Written request
Could you put the lines of the entries below, from the line containing "Would point (600, 758)" through the line containing "1.62 meters", both included, into a numbered list, leaving out blank lines?

Supplied material
■ ■ ■ ■
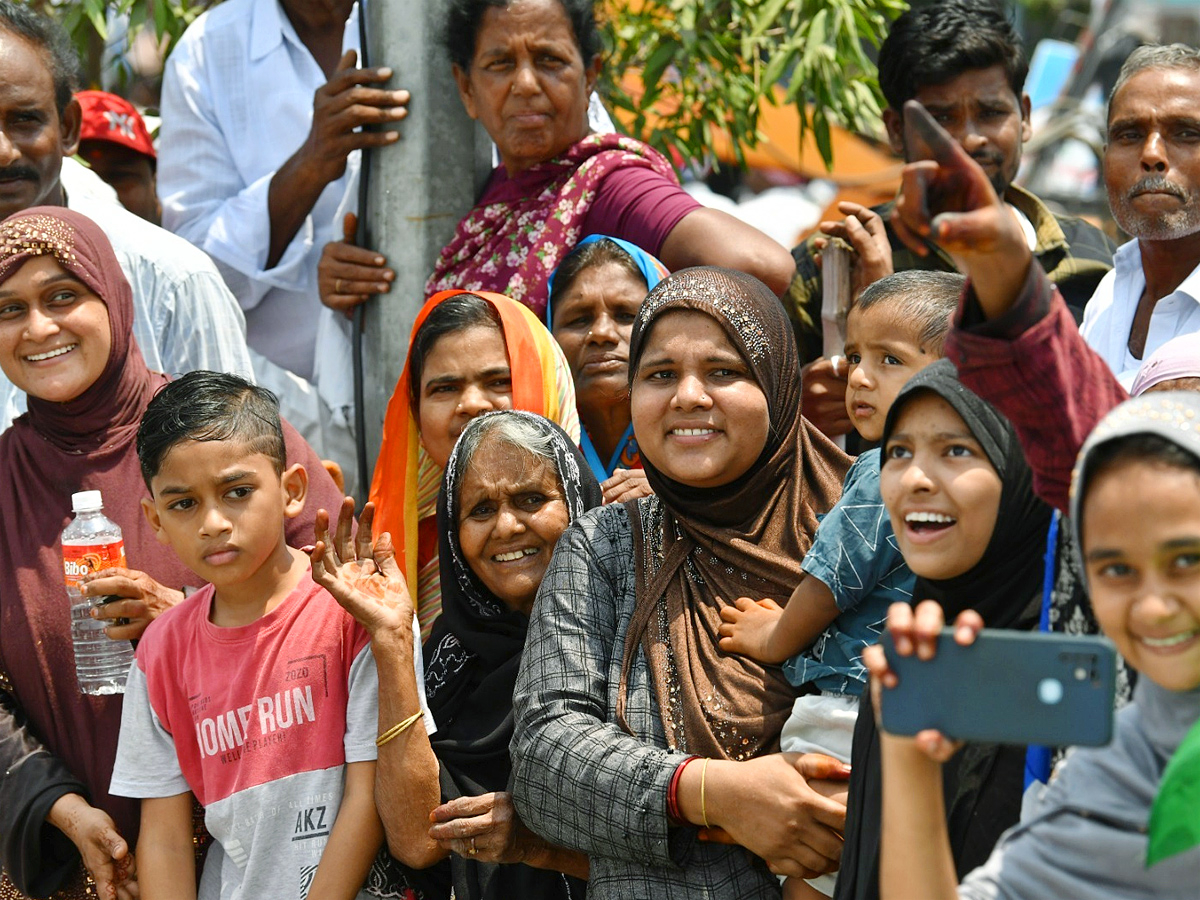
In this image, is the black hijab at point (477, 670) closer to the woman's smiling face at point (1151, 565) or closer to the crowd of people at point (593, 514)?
■ ■ ■ ■
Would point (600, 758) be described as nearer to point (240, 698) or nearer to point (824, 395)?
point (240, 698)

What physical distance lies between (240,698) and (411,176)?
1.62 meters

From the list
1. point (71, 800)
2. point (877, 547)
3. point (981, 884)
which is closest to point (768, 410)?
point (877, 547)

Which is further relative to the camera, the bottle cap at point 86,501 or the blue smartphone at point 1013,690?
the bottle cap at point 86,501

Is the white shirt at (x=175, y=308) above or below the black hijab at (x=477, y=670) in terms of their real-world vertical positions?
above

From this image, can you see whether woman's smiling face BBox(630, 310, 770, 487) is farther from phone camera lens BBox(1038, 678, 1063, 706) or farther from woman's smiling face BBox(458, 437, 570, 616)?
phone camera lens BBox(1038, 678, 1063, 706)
■ ■ ■ ■
Complete answer
1. Would point (600, 758) be described as nearer to point (240, 698) or nearer to point (824, 395)?
2. point (240, 698)
3. What physical distance lies between (240,698) and (411,176)?
4. 1.62 meters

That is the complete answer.